> Aim of the task
Output the full listing exactly as written, with no pictures in it.

> Provided entries
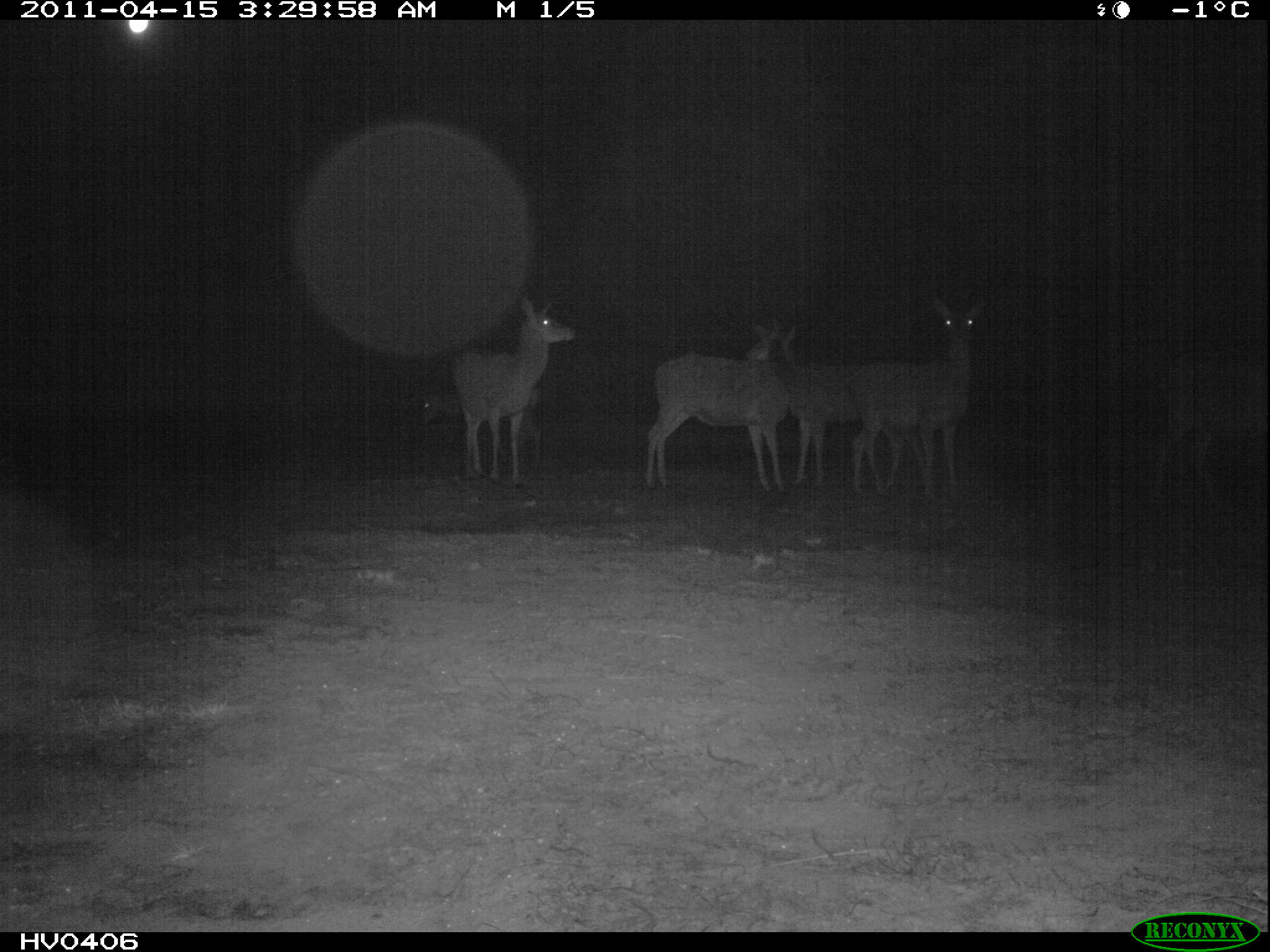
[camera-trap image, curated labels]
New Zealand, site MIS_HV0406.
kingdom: Animalia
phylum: Chordata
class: Mammalia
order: Artiodactyla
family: Cervidae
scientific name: Cervidae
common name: deer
Deer (Cervidae).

> Problem solution
[camera-trap image, curated labels]
New Zealand, site MIS_HV0406.
kingdom: Animalia
phylum: Chordata
class: Mammalia
order: Artiodactyla
family: Cervidae
scientific name: Cervidae
common name: deer
Deer (Cervidae).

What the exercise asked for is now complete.